Já que estamos numa de pedir ao Pai Natal que tal se todos os taradinhos do Senhor fizessem uma pausa também? Todos de todos os Senhores: dos maníacos que proselitizam com sabres e lapidações na Síria e no Iraque, aos rapazes do “este hectare também é meu disse-me o Moisés”, aos “profetas” a quem Deus manda desvirginar as meninas todas do “compound”, às boas beatas que vão insultar a dor alheia para a porta de clínicas de planeamento familiar, aos padres com queda para os miúdos (sim, estou a enfiar tudo no mesmo saco!). Toda esta malta que, montada num livro sagrado, louva a criação espalhando o ódio e o medo, exalta a benignidade de Deus distribuindo sofrimento à cabazada e à catanada. Nós, os vossos próximos, pedimos-vos que não nos amem com tanta força, que arranjem um “hobby” menos sangrento, que se dediquem ao cultivo de hortaliças, ou ao origami, ou ao tricot, ou às palavras cruzadas; que nos deixem a alma em paz e sossego.

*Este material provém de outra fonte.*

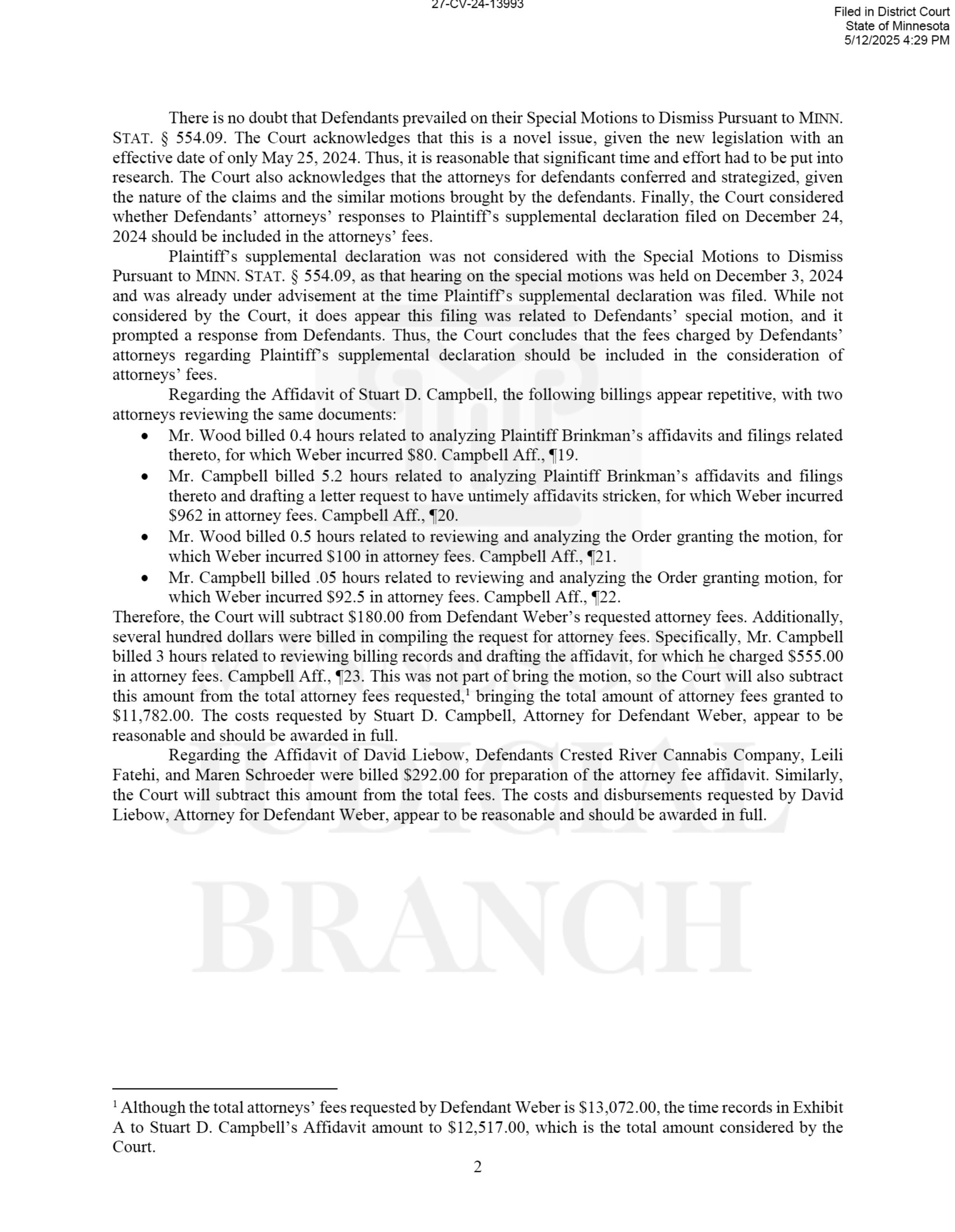 27-CV-24-13993

Filed in District Court
State of Minnesota
5/12/2025 4:29 PM

There is no doubt that Defendants prevailed on their Special Motions to Dismiss Pursuant to MINN. STAT. § 554.09. The Court acknowledges that this is a novel issue, given the new legislation with an effective date of only May 25, 2024. Thus, it is reasonable that significant time and effort had to be put into research. The Court also acknowledges that the attorneys for defendants conferred and strategized, given the nature of the claims and the similar motions brought by the defendants. Finally, the Court considered whether Defendants' attorneys' responses to Plaintiff's supplemental declaration filed on December 24, 2024 should be included in the attorneys' fees.

Plaintiff's supplemental declaration was not considered with the Special Motions to Dismiss Pursuant to MINN. STAT. § 554.09, as that hearing on the special motions was held on December 3, 2024 and was already under advisement at the time Plaintiff's supplemental declaration was filed. While not considered by the Court, it does appear this filing was related to Defendants' special motion, and it prompted a response from Defendants. Thus, the Court concludes that the fees charged by Defendants' attorneys regarding Plaintiff's supplemental declaration should be included in the consideration of attorneys' fees.

Regarding the Affidavit of Stuart D. Campbell, the following billings appear repetitive, with two attorneys reviewing the same documents:

• Mr. Wood billed 0.4 hours related to analyzing Plaintiff Brinkman's affidavits and filings related thereto, for which Weber incurred $80. Campbell Aff., ¶19.
• Mr. Campbell billed 5.2 hours related to analyzing Plaintiff Brinkman's affidavits and filings thereto and drafting a letter request to have untimely affidavits stricken, for which Weber incurred $962 in attorney fees. Campbell Aff., ¶20.
• Mr. Wood billed 0.5 hours related to reviewing and analyzing the Order granting the motion, for which Weber incurred $100 in attorney fees. Campbell Aff., ¶21.
• Mr. Campbell billed .05 hours related to reviewing and analyzing the Order granting motion, for which Weber incurred $92.5 in attorney fees. Campbell Aff., ¶22.

Therefore, the Court will subtract $180.00 from Defendant Weber's requested attorney fees. Additionally, several hundred dollars were billed in compiling the request for attorney fees. Specifically, Mr. Campbell billed 3 hours related to reviewing billing records and drafting the affidavit, for which he charged $555.00 in attorney fees. Campbell Aff., ¶23. This was not part of bring the motion, so the Court will also subtract this amount from the total attorney fees requested,$^1$ bringing the total amount of attorney fees granted to $11,782.00. The costs requested by Stuart D. Campbell, Attorney for Defendant Weber, appear to be reasonable and should be awarded in full.

Regarding the Affidavit of David Liebow, Defendants Crested River Cannabis Company, Leili Fatehi, and Maren Schroeder were billed $292.00 for preparation of the attorney fee affidavit. Similarly, the Court will subtract this amount from the total fees. The costs and disbursements requested by David Liebow, Attorney for Defendant Weber, appear to be reasonable and should be awarded in full.

MINNESOTA JUDICIAL BRANCH

$^1$ Although the total attorneys' fees requested by Defendant Weber is $13,072.00, the time records in Exhibit A to Stuart D. Campbell's Affidavit amount to $12,517.00, which is the total amount considered by the Court.

2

3. Mexer-se, fartar-se, zangar-se

Finalmente, não esquecendo os dramas específicos do torrão natal: temos de dar uma hipótese a esta fanada e insuficiente II República. O tempo do paizinho acabou há 40 anos, se achávamos que ser cidadãos era lá ir botar o papelinho de quatro em quatro, erro nosso; a democracia é suposto dar trabalho, é suposto implicar vigilância dos eleitos e voluntarismo dos cidadãos. “Os políticos isto e os políticos aquilo” é conversa de Marinho e Pinto e de taxista, cidadão e político são sinónimos, políticos somos todos ou isto não chega a ser uma República a sério. Temos de nos mexer, temos de nos fartar, temos de nos zangar e se for preciso temos de gritar e parar o país. Temos de aprender a sentirmo-nos mais ofendidos pelos corruptos em que votámos do que chorar “que só prendem os meus porque os teus estão no governo”. O queixume abafado é um anacronismo, o tempo da boa-educaçãozinha medrosa, do lavar as mãos antes de ir para a mesa acabou e ainda bem. Se queremos azeitonas, temos de nos dispor a varejar as oliveiras.